__Work instruction 1__:
Answer these questions from the mammography AI study text, one per line:
(a) How many reviewed examinations were excluded because they lacked consensus?
(b) What was the prevalence of suspicious findings?
(c) In what month and year were the examinations acquired?
__Work instruction 2__: Retype a part of the mammography AI study text. Begin at the words "Two predefined endpoints were evaluated: any-lesion" and stop after "high at 0.996.".
__Work instruction 3__:
Using the mammography AI study text, state whether each claim agrees with it. Answer yes or no and quote the words that decide it.
(a) The reference standard was set by two senior breast radiologists.
(b) For suspicious examination identification, a High Risk output counted as AI-positive.
(c) The study supports treating AI risk outputs as direct confirmation of malignancy.

__Selected passage__:
----------------

What the study evaluated
The study evaluated Carebot AI MMG in a routine mammography cohort where most examinations were negative and suspicious findings were rare.
A total of 338 consecutive screening mammography examinations from AGEL Hospital Nový Jičín were reviewed. After excluding 29 discordant cases without consensus, 309 examinations were included in the final analysis. The reference standard was established by three senior breast radiologists using BI-RADS-aligned categories.
Two predefined endpoints were evaluated: any-lesion detection and suspicious examination identification.
Study results in clinical practice
Carebot AI MMG showed strong agreement with expert radiologist consensus for identifying mammography examinations with lesion-level findings. For any-lesion detection, the AI achieved sensitivity 0.895 and specificity 0.940, with high negative predictive value.
For suspicious examination identification, the AI correctly flagged 7 of 8 suspicious cases, resulting in sensitivity 0.875. Because suspicious examinations were rare in this cohort, positive predictive value was low, while negative predictive value remained very high at 0.996.
In practice, these results support using AI risk outputs as decision-support and prioritization signals rather than as direct confirmation of malignancy. The findings also show why predictive values should be reported in prevalence-representative screening cohorts.
Key numbers
Initial cohort: 338 screening mammography examinations
Reference standard: consensus of 3 senior breast radiologists
Suspicious finding prevalence: 2.6%
Endpoint 1 - any-lesion detection: Se 0.895, Sp 0.940, BA 0.917, PPV 0.829, NPV 0.965
Endpoint 2 - suspicious examination identification: Se 0.875, Sp 0.857, BA 0.866, PPV 0.140, NPV 0.996
Abstract
AI tools for mammography can support lesion detection and risk stratification, but their clinical value depends on performance in routine screening settings where disease prevalence is low and negative examinations predominate. This retrospective diagnostic-accuracy study evaluated Carebot AI MMG on consecutive screening mammography examinations acquired at AGEL Hospital Nový Jičín in January 2024. The reference standard was established by three senior breast radiologists using BI-RADS-aligned consensus categories. Of 338 reviewed examinations, 29 did not achieve consensus and were excluded, leaving 309 examinations for analysis: 233 Normal, 68 Benign/probably benign, and 8 Suspicious. Two predefined endpoints were evaluated. For any-lesion detection using Medium or High Risk as AI-positive, the AI achieved sensitivity 0.895, specificity 0.940, accuracy 0.929, balanced accuracy 0.917, PPV 0.829, and NPV 0.965. For suspicious examination identification using High Risk as AI-positive, the AI achieved sensitivity 0.875, specificity 0.857, accuracy 0.858, balanced accuracy 0.866, PPV 0.140, and NPV 0.996. The results support the use of Carebot AI MMG as decision-support software for prioritizing examinations and identifying studies that may require closer review. The study also highlights that in low-prevalence screening cohorts, AI-positive outputs should be interpreted in workflow context and confirmed by radiologists.

----------------

__Records supplied__:

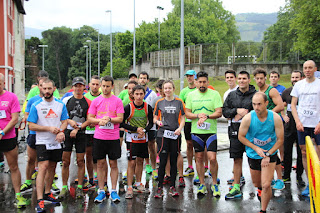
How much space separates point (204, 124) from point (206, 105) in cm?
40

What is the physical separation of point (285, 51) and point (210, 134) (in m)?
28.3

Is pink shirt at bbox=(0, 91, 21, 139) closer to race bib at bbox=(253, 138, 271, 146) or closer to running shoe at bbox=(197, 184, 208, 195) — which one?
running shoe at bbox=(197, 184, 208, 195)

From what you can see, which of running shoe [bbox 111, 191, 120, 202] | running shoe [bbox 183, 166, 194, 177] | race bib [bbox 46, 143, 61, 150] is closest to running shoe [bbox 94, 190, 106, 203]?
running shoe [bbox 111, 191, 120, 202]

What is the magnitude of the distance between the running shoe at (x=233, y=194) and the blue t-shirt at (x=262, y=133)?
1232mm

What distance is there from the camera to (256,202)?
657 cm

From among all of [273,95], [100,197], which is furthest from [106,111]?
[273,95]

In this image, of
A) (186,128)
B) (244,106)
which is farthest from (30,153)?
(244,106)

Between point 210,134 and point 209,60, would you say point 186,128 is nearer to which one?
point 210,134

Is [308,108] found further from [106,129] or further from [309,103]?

----------------

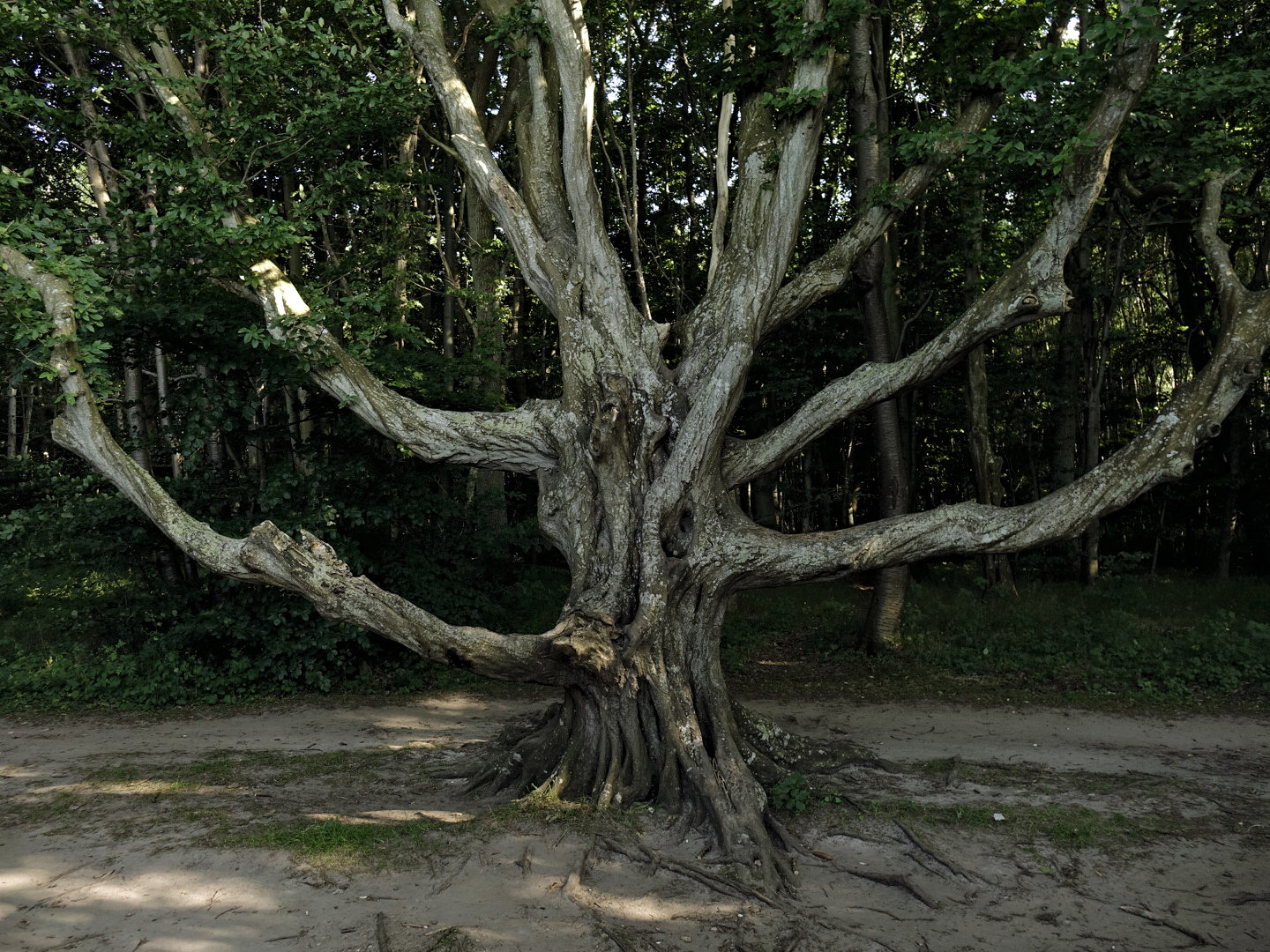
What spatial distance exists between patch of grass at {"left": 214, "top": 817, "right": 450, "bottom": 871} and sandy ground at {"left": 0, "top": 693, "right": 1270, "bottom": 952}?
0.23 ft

----------------

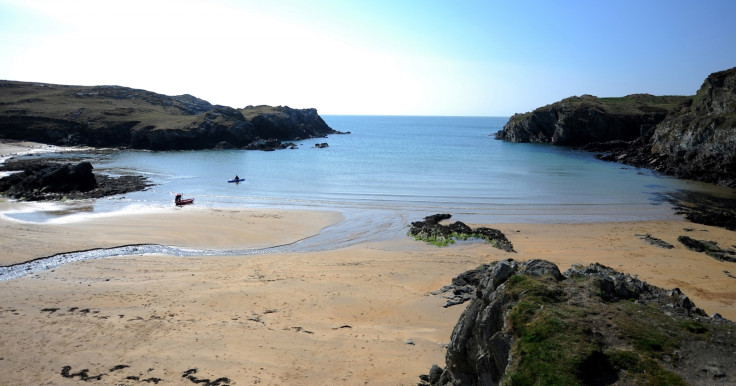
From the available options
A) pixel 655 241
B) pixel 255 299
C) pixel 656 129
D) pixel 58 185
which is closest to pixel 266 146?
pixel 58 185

----------------

__Written response 1__:
(a) 29
(b) 2.6%
(c) January 2024

__Written response 2__:
Two predefined endpoints were evaluated: any-lesion detection and suspicious examination identification.
Study results in clinical practice
Carebot AI MMG showed strong agreement with expert radiologist consensus for identifying mammography examinations with lesion-level findings. For any-lesion detection, the AI achieved sensitivity 0.895 and specificity 0.940, with high negative predictive value.
For suspicious examination identification, the AI correctly flagged 7 of 8 suspicious cases, resulting in sensitivity 0.875. Because suspicious examinations were rare in this cohort, positive predictive value was low, while negative predictive value remained very high at 0.996.

__Written response 3__:
(a) No: "three senior breast radiologists"
(b) Yes: "For suspicious examination identification using High Risk as AI-positive"
(c) No: "rather than as direct confirmation of malignancy"